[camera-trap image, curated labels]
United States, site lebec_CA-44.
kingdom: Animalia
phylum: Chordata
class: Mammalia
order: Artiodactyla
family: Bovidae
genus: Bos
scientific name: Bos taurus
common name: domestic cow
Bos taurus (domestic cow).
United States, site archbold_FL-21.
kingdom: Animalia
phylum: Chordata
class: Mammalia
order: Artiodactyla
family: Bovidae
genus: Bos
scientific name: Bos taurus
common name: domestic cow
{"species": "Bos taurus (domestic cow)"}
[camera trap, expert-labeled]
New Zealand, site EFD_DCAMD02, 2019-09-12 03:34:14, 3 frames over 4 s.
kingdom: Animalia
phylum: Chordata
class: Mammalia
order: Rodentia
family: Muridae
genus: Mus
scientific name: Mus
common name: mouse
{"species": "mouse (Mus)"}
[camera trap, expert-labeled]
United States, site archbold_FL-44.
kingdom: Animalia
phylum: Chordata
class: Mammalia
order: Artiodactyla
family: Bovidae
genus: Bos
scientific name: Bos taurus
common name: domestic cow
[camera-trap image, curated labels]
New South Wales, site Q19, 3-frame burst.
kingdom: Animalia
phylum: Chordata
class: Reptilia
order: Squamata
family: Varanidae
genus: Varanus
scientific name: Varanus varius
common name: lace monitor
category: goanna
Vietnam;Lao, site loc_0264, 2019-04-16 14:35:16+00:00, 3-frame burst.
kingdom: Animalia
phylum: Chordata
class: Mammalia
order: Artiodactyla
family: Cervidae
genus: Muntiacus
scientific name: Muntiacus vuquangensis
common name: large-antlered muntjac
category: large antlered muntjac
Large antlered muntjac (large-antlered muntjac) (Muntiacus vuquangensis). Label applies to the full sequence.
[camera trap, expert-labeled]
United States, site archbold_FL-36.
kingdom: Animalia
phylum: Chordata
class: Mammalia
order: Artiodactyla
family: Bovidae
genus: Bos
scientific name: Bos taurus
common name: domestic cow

# Exercise goal:
The result should be every line of the material that contains the word "site", so copy those lines.

# Answer for the task:
United States, site lebec_CA-44.
United States, site archbold_FL-21.
New Zealand, site EFD_DCAMD02, 2019-09-12 03:34:14, 3 frames over 4 s.
United States, site archbold_FL-44.
New South Wales, site Q19, 3-frame burst.
Vietnam;Lao, site loc_0264, 2019-04-16 14:35:16+00:00, 3-frame burst.
United States, site archbold_FL-36.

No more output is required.